The global economy is experiencing another crisis, a widespread set of losses that are making conventional trading look risky and getting day traders nervous.
First, there’s the coronavirus which causes all sorts of uncertainty and volatility in the markets and started dragging down index behavior a few days ago. Markets are likely to fall further on not just coronavirus fears, but the actual loss of business as retailers suffer from people staying home.
Then we have a conflict between Russia and OPEC countries this week that sent oil prices down significantly.
The American stock market has plunged to year-long lows – with the Dow Jones Industrial Average around $26,000 and the S&P 500 losing all of its gains over the last year, investors are understandably frazzled.
Even some of the investments that are often seen as safe-haven alternatives to American equities are experiencing losses. Instead of booming because of stock traders taking money out of the markets, Bitcoin is actually down a lot, almost 10% – and bond yields are low, too.
So if cryptocurrencies, equities and commodities are all losing value at a fast clip, what can investors do?
One fundamental answer involves looking at the strategies of an experienced trader – in fact, a man so financially savvy that many call him an investment wizard.
Warren Buffett’s Post-2008 Recession Play
For many years, Warren Buffett has been known for his financial empire. He is seen as one of the most self-made high-net-worth individuals in America. Journalists love to chart his course, from his original successful investments to his Berkshire Hathaway real estate business and beyond.
However, when it comes to dealing with down markets, Warren Buffett’s story offers new traders and seasoned professionals alike a road map to being able to benefit from the enormous market losses that have most of us stumped.
Looking back at what happened after 2008, we can see that Buffett put significant money into various blue-chip companies that were struggling because of investor panic.
Everyone was selling off equities, and big companies were under pressure.
Warren Buffett put a staggering $5 billion into Goldman Sachs, and another similar amount into the Mars/Wrigley deal. According to the Wall Street Journal, (as passed on by an article at The Week), these big moves netted Buffett around $10 billion to date.

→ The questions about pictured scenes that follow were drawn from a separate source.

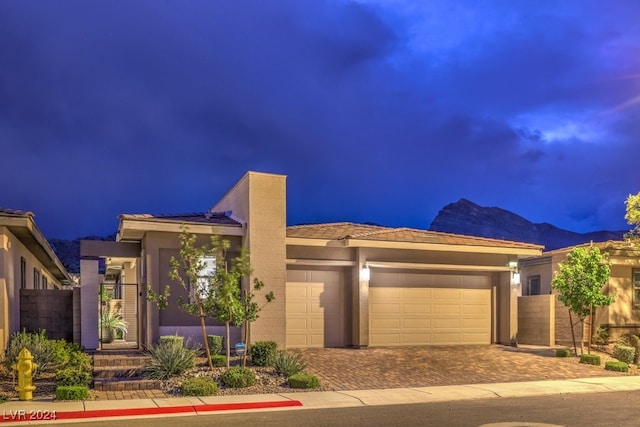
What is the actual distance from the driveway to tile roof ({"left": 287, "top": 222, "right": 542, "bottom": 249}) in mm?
3587

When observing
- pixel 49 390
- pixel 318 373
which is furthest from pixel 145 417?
pixel 318 373

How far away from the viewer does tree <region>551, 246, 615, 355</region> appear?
20312 mm

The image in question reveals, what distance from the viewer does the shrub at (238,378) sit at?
1405 centimetres

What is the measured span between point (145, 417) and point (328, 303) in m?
10.4

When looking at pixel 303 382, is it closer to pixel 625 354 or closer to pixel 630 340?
pixel 625 354

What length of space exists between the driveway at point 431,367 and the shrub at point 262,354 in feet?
3.52

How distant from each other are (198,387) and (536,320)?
14925 millimetres

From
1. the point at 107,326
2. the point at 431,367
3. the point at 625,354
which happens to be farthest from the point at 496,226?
the point at 107,326

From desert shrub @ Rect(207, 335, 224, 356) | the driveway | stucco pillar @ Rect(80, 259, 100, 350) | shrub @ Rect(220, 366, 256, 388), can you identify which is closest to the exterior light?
the driveway

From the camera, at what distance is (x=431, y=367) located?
691 inches

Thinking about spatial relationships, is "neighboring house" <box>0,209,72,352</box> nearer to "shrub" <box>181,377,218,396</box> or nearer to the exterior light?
"shrub" <box>181,377,218,396</box>

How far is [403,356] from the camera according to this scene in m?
19.0

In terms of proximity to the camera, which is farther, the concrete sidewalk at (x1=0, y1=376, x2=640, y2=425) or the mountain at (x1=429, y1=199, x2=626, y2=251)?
the mountain at (x1=429, y1=199, x2=626, y2=251)

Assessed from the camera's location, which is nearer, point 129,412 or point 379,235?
point 129,412
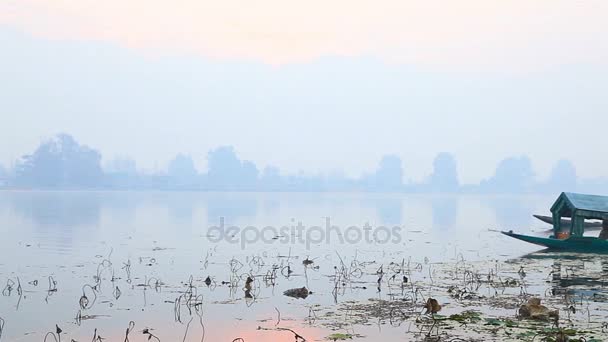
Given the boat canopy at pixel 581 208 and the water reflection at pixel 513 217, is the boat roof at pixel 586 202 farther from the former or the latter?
the water reflection at pixel 513 217

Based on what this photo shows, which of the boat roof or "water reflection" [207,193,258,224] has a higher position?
the boat roof

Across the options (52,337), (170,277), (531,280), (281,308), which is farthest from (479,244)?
(52,337)

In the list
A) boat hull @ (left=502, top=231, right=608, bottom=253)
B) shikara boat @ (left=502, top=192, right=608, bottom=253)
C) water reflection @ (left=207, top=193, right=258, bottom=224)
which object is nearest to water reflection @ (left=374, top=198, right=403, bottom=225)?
water reflection @ (left=207, top=193, right=258, bottom=224)

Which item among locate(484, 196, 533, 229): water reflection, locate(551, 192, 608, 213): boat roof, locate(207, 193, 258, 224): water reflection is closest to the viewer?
locate(551, 192, 608, 213): boat roof

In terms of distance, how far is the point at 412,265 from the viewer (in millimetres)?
25547

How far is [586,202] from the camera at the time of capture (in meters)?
27.7

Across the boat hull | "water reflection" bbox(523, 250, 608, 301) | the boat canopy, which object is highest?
the boat canopy

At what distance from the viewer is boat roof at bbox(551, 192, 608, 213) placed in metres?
27.1

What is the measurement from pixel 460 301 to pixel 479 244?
22.2 m

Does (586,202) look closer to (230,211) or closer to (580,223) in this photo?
(580,223)

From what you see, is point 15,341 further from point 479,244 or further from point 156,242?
point 479,244

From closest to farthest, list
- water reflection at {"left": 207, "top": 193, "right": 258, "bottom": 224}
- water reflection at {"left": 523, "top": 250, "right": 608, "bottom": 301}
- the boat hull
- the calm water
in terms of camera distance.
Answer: the calm water
water reflection at {"left": 523, "top": 250, "right": 608, "bottom": 301}
the boat hull
water reflection at {"left": 207, "top": 193, "right": 258, "bottom": 224}

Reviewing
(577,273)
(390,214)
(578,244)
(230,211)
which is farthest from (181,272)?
(390,214)

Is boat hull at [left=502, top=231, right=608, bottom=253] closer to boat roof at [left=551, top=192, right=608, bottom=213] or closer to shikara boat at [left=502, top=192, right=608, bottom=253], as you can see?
shikara boat at [left=502, top=192, right=608, bottom=253]
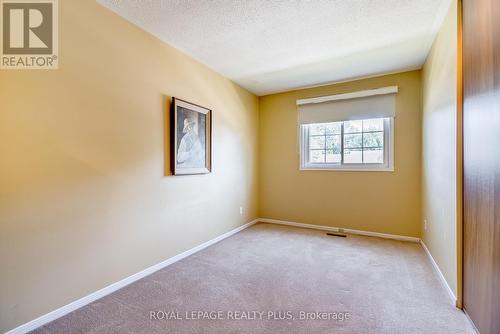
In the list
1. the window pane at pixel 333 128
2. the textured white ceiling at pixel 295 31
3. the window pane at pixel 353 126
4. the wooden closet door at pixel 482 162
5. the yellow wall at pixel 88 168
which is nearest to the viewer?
the wooden closet door at pixel 482 162

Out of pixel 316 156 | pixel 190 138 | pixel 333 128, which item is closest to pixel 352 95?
pixel 333 128

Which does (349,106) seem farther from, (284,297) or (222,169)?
(284,297)

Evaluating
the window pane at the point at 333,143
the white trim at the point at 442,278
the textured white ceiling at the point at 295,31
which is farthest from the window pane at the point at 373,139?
the white trim at the point at 442,278

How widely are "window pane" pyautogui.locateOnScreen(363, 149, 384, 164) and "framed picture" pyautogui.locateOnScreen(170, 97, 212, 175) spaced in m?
2.49

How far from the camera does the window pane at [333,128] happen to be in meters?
3.93

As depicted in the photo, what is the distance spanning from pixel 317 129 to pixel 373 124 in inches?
35.1

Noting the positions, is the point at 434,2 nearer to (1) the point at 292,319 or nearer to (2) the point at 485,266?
(2) the point at 485,266

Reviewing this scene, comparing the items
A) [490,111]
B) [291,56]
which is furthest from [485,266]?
[291,56]

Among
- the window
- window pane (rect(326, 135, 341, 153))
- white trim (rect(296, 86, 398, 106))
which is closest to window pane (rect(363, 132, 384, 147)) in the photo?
the window

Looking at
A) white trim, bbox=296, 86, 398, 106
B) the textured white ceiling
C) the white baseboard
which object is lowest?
the white baseboard

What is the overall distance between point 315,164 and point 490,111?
9.10 feet

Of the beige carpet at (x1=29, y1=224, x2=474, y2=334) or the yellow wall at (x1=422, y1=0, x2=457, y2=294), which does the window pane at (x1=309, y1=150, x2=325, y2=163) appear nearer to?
the yellow wall at (x1=422, y1=0, x2=457, y2=294)

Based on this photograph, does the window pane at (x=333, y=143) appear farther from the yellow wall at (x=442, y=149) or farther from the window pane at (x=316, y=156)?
the yellow wall at (x=442, y=149)

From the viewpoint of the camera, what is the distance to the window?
3.61 m
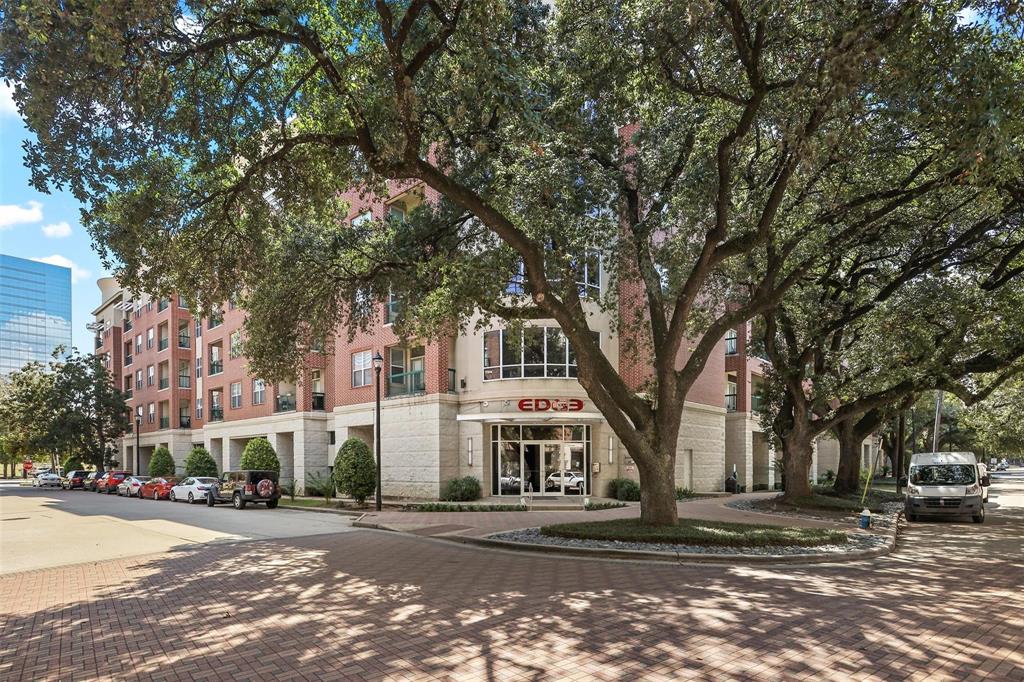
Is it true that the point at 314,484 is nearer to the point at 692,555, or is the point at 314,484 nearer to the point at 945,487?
the point at 692,555

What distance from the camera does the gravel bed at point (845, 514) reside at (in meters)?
17.7

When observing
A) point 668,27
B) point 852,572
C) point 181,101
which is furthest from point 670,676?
point 181,101

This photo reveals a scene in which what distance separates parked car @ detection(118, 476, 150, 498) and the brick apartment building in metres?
5.32

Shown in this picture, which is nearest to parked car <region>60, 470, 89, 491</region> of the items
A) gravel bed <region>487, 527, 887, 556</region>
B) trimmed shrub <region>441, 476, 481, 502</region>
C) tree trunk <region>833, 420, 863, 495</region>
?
trimmed shrub <region>441, 476, 481, 502</region>

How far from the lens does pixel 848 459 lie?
90.2 feet

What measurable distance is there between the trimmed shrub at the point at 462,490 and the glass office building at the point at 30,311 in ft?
507

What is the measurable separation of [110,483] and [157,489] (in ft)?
34.4

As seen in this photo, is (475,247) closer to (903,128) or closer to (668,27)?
(668,27)

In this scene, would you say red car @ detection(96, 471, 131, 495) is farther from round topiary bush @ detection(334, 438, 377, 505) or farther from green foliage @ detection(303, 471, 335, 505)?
round topiary bush @ detection(334, 438, 377, 505)

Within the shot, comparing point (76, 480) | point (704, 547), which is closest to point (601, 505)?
point (704, 547)

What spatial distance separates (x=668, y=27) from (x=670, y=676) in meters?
9.77

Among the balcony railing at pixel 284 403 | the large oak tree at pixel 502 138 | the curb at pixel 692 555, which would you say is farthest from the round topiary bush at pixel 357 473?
the balcony railing at pixel 284 403

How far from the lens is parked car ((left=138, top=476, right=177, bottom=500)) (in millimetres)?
33719

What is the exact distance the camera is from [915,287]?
63.7 feet
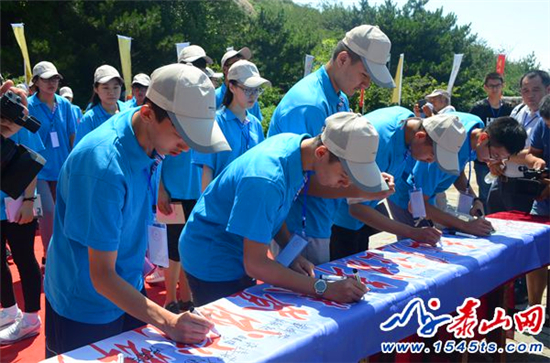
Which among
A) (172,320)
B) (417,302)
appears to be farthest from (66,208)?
(417,302)

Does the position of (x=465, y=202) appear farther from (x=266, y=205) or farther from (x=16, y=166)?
(x=16, y=166)

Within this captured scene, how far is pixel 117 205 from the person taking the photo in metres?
1.40

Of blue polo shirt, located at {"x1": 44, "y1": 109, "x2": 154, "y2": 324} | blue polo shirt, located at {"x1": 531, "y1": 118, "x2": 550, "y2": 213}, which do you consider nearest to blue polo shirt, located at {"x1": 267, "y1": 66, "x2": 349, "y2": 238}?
blue polo shirt, located at {"x1": 44, "y1": 109, "x2": 154, "y2": 324}

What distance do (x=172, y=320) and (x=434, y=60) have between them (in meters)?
25.6

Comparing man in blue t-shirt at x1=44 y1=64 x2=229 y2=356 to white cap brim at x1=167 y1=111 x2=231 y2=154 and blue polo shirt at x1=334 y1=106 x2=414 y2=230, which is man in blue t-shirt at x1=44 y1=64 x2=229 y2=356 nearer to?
white cap brim at x1=167 y1=111 x2=231 y2=154

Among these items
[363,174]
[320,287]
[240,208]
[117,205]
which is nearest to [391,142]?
[363,174]

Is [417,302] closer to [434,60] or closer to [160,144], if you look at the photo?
[160,144]

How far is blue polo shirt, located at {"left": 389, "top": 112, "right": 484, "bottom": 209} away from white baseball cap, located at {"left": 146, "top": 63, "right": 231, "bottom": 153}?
1.62 metres

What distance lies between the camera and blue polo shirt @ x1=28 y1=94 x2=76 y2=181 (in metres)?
3.93

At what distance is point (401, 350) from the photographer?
209cm

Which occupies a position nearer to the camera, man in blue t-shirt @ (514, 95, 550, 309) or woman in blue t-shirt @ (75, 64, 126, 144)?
man in blue t-shirt @ (514, 95, 550, 309)

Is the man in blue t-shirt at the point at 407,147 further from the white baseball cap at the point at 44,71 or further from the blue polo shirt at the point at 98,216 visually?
the white baseball cap at the point at 44,71

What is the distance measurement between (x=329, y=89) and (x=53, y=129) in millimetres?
2324

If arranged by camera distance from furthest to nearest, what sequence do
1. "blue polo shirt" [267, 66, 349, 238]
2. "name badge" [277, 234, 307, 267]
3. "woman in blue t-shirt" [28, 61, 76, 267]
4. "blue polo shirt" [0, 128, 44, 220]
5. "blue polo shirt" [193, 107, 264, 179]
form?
"woman in blue t-shirt" [28, 61, 76, 267], "blue polo shirt" [193, 107, 264, 179], "blue polo shirt" [0, 128, 44, 220], "blue polo shirt" [267, 66, 349, 238], "name badge" [277, 234, 307, 267]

Now, here’s the thing about Warren Buffett strategy – in order to do what he did, he had to be holding large amounts of cash through a market that was gaining, albeit slowly.
Most financial advisors and pundits are going to tell investors to always have money in the market, because it’s always gaining value. They’re not going to consider that you might make more money keeping cash on the sidelines and buying after a dip or a crash. That’s seen as “too dangerous” for the average investor – as if it’s not dangerous to see slow, steady gains wiped out by a crash.
Buffett’s strategy was simple – he declined small, incremental gains that he would have made in a slowly growing equity market, so that he could buy undervalued stocks and get enormous gains quickly.
This makes abundant sense for the investor, but it also has an altruistic facet to it, because these companies were under pressure and they needed investment at that point in time.
If you get enough Warren Buffetts, theoretically, you could mitigate any kind of global economic disaster by pushing cash into companies when they need it the most. In many ways, it’s a win-win for stressed markets and individuals who want to make gains.
Doing the Research
Although it might work in your favor to invest in companies when they’re down, or do the same thing with cryptocurrencies or commodities, there’s no substitute for responsible research. Use venues like NewsCrypto to get familiar with everything that’s going on in fintech, for an advantage in crypto trading.
Warren Buffett or any experienced trader would not be likely to recommend moving into equities or assets without understanding what they are and what the market context is.
Bitcoin is an excellent example. Yes, it’s down right now, but that’s no guarantee that it’s going to continue to suffer along with market equities. Bitcoin’s value, in fact, does not track with the indices or the equities – it’s an alternative to the market, sort of like gold.
When you do the research, you find out all of this, and you also understand what Bitcoin value is based on. Then and only then you create your own personal strategy to make money out of the markets regardless of which way they go. Our markets have built-in menus of options and futures that allows investors to gain from losses on the broader market, but Warren Buffett’s play was even simpler and more straightforward.